Text provided:
========================

# Wtf Red Bellies Keep Eating Each Other



## cmulawka (Dec 11, 2007)

I put some 45 on my returns today to create some serious current in the tank. But when I counted fish I noticed that they ate another fish. I am down to 11. started with 20 They are all about 6 inches. I feed them whole shrimp every night. But they are really pissing me off. I have one smaller one left I am willing to bet his time is limited .


----------



## Sacrifice (Sep 24, 2006)

What size tank do you have these beast in and do you have very much decor in there? It sounds like they are hitting that stage where they begin to get territorial.


----------



## Murphy18 (Oct 17, 2008)

Its just nature man. Although it is slightly more uncommon for them to be cannabalistic at the size they are, than when they are little juvies. Its just what they do though, they're ridiculously unpredictable. Dont be suprised if one of your reds pulls out an Uzi and takes all the territory.

What size tank?

How long have you had them?


----------



## JoeDizzleMPLS (Nov 5, 2007)

========================

Excerpted records:
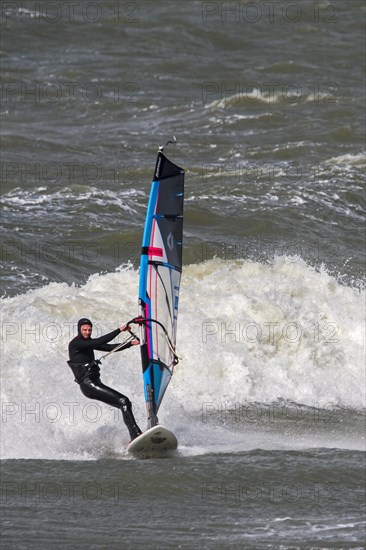 Recreational windsurfer in black wetsuit practising classic windsurfing along the North Sea coast in windy weather during winter storm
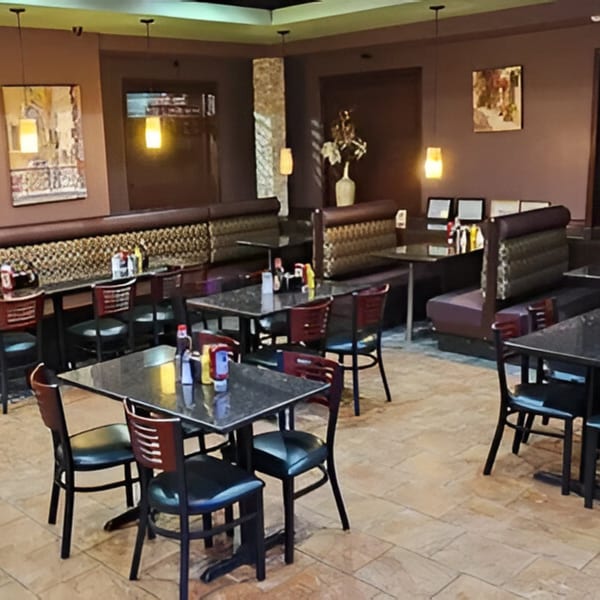Interior of Monroe Grill & Bar with empty tables, chairs, and booths, featuring warm lighting and artwork.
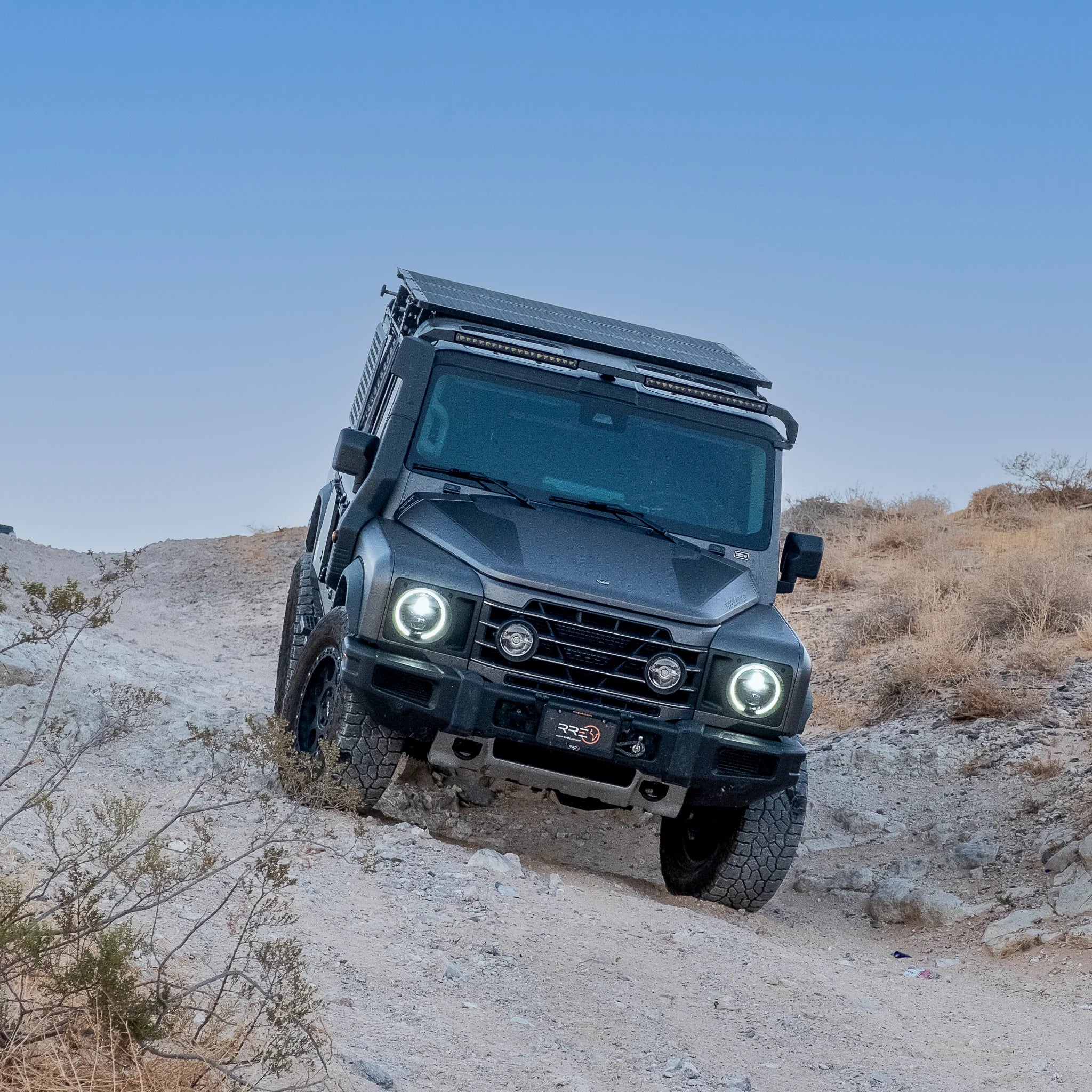 Reiger V5 4-way adjustable dampers and heavy-duty 1.6-inch lift coil springs for Ineos Grenadier suspension system upgrade.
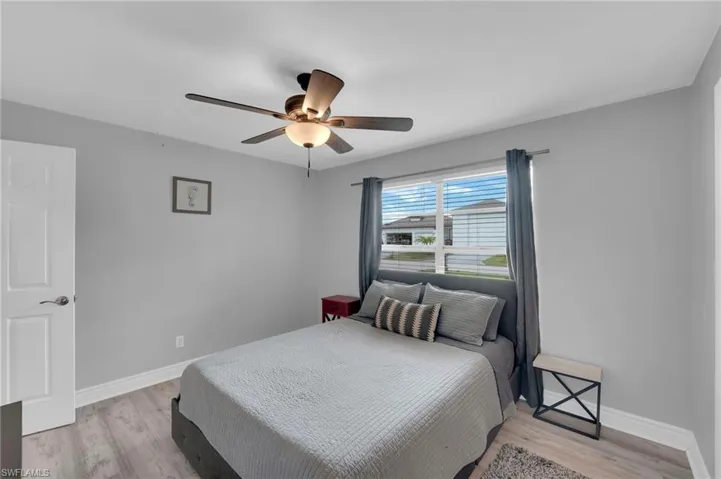 Bedroom with light wood-type flooring and a ceiling fan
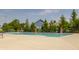 Community outdoor pool with lounge area and view of surrounding townhomes at 3640 Snowdon Dr, Westfield, IN 46074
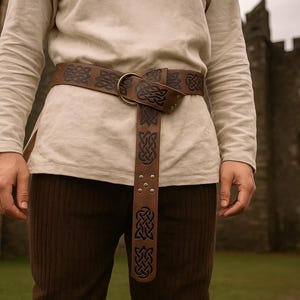 May include: A brown leather belt with Celtic knotwork design. The belt features a brass buckle and is worn over a cream-coloured long-sleeved shirt and brown trousers. The belt is approximately 3.8 cm wide.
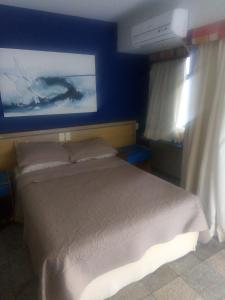 - une chambre avec un lit et un mur bleu dans l'établissement Costeira Praia, à Natal
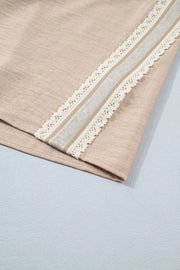 Beige knit pullover with crochet lace trim and rolled sleeves detail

========================

Exercise objective:
In the red belly thread, how many fish did the first poster start with? Work only from the red belly thread.

Output for this exercise:
20